- Born: May 12, 1968 (age 56) Neuwied)
- Citizenship: Germany
- Occupation: microbiologist
- Employer: University of Tübingen

= Heike Brötz-Oesterhelt =

German microbiologist

Heike Brötz-Oesterhelt (born 12 May 1968, in Neuwied) is a German microbiologist. She is a full professor and holds the Chair of the Department for Microbial Bioactive Compounds at the Interfaculty Institute for Microbiology and Infection Medicine, University of Tübingen, Germany.

==Life==
Brötz-Oesterhelt studied biology at the University of Bonn, Germany. During her PhD (1993 – 1997) at the Medical Department of the University of Bonn, she specialized in microbiology and antibiotic research. After gaining her doctorate, she went into industry and worked as a senior scientist and project manager at the Anti-Infective Research Department of Bayer HealthCare at the Pharma Research Centre, Wuppertal, Germany. She became Biological Coordinator of Exploratory Antibacterial Research at Bayer HealthCare in 2004. She left Bayer in 2006 and co-founded the company AiCuris, Wuppertal, a biotech spin-off of the antibacterial and antiviral research department of Bayer. From 2006 – 2009, she was Head of Antibacterial Research and from 2009 – 2010 Head of Bacteriology at AiCuris. She returned to the academic world as Professor for Pharmaceutical Biology at the University of Düsseldorf, Germany in 2010. She has been a full professor at the University of Tübingen and a member of the Interfaculty Institute for Microbiology and Infection Medicine since 2014.

==Research==
Brötz-Oesterhelt's research focuses on discovering and characterizing new antibiotics. She studies molecular mechanisms of antibiotic action and the workings of new antibiotic targets. Her department is dedicated to finding new mechanisms for killing multi-drug resistant bacterial pathogens. She discovered, for example, that nisin and other lantibiotics use the cell wall precursor lipid II as a docking molecule to form pores in the bacterial membrane and that acyldepsipeptide (ADEP) antibiotics deregulate the bacterial Clp protease.
^^^^^^^^
▶ **Required action A**: According to the Heike Brötz-Oesterhelt biography, in what year did she co-found the company AiCuris?
▶ **Required action B**: Summarize the Heike Brötz-Oesterhelt biography in two sentences.
▶ **Required action C**: Carry on writing the Heike Brötz-Oesterhelt biography after its last sentence.

▶ **Collected material**:
^^^^^^^^
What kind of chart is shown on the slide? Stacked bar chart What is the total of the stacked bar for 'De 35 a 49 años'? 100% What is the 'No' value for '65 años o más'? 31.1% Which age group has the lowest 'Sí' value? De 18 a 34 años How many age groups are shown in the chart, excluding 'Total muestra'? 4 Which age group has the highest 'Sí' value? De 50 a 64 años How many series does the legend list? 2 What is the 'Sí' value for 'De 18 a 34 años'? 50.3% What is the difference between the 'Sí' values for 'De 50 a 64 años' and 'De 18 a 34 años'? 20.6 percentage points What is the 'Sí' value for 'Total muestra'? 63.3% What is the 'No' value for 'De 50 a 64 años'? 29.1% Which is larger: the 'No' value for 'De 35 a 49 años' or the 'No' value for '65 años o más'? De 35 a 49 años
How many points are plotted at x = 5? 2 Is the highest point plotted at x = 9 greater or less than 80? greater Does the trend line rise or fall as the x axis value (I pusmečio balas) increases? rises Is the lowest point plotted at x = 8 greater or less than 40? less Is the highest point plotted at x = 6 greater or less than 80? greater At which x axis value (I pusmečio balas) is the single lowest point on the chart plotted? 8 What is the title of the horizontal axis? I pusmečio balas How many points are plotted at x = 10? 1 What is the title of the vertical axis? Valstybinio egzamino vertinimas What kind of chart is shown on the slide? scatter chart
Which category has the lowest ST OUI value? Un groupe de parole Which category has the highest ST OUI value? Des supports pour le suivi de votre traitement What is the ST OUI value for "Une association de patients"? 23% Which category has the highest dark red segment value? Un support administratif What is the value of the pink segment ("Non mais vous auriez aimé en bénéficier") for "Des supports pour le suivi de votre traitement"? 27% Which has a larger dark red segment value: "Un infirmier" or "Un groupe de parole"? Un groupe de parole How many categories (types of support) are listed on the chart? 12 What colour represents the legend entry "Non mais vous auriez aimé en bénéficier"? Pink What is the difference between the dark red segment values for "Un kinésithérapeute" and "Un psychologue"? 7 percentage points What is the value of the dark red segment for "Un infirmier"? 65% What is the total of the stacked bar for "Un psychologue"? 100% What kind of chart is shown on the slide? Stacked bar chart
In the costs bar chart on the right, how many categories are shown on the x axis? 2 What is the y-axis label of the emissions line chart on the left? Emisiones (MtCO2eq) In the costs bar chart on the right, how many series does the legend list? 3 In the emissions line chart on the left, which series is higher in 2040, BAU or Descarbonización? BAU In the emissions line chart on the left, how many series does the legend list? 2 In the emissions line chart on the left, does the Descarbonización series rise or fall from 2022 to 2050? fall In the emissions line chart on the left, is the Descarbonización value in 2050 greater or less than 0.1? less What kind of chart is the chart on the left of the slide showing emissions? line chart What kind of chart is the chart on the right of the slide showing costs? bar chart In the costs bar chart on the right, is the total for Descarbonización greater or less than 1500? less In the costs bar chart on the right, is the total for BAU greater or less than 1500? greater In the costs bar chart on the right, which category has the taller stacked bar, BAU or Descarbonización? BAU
^^^^^^^^
▶ **Response area A**: 2006

▶ **Response area B**: Heike Brötz-Oesterhelt, born in Neuwied in 1968, is a German microbiologist who worked at Bayer HealthCare and co-founded AiCuris before becoming a professor at the University of Düsseldorf and then, from 2014, at the University of Tübingen. Her research focuses on discovering and characterizing new antibiotics, including how nisin and other lantibiotics use lipid II to form membrane pores and how ADEP antibiotics deregulate the bacterial Clp protease.

▶ **Response area C**:
==Awards==
- Clinical Research and Development Publication Award, Pfizer Inc., 2006
- Research Innovation Prize from Bayer HealthCare AG, 2004
- PhD Award from the German Association for General and Applied Microbiology VAAM, 1998

==Publications==
- Zipperer, A., Konnerth, M.C., Laux. C., Berscheid, A., Janek, D., Weidenmaier, C., Burian, M., Schilling, N.A., Slavetinsky, C., Marschal, M., Willmann, M., Kalbacher, H., Schittek, B., Brötz-Oesterhelt, H., Grond, S., Peschel, A., Krismer, B. 2016. “Human commensals producing a novel antibiotic impair pathogen colonization.” Nature 535 (7613): 511-6 (2016).
- Gersch, M., Famulla, K., Dahmen, M., Göbl, C., Malik, I., Richter, K., Korotkoc, V.S., Sass, P., Rübsamen-Schaeff, H., Madl, T, Brötz-Oesterhelt, H., and Sieber, p. 2015. “AAA+ chaperones and acyldepsipeptides activate ClpP via conformational control.” Nature Communications 6:6320 (2015).
- Sass, P., M. Josten, K. Famulla, G. Schiffer, H.-G. Sahl, L. Hamoen and H. Brötz-Oesterhelt. “Antibiotic acyldepsipeptides activate ClpP peptidase to degrade the cell division protein FtsZ.” PNAS 108, 17474-17479 (2011).
- Brötz-Oesterhelt, H., D. Beyer, H.-P. Kroll, R. Endermann, C. Ladel, W. Schroeder, B. Hinzen, S. Raddatz, H. Paulsen, K. Henninger, J. E. Bandow, H.-G. Sahl and H. Labischinski. “Dysregulation of bacterial proteolytic machinery by a new class of antibiotics.” Nature Medicine. 11, 1082-1087 (2005).
- Brötz, H., M. Josten, I. Wiedemann, U. Schneider, G. Bierbaum and H.-G. Sahl: “Role of lipid-bound peptidoglycan precursors in the formation of pores by nisin, epidermin and other lantibiotics.” Molecular Microbiology 30, 317-328 (1998).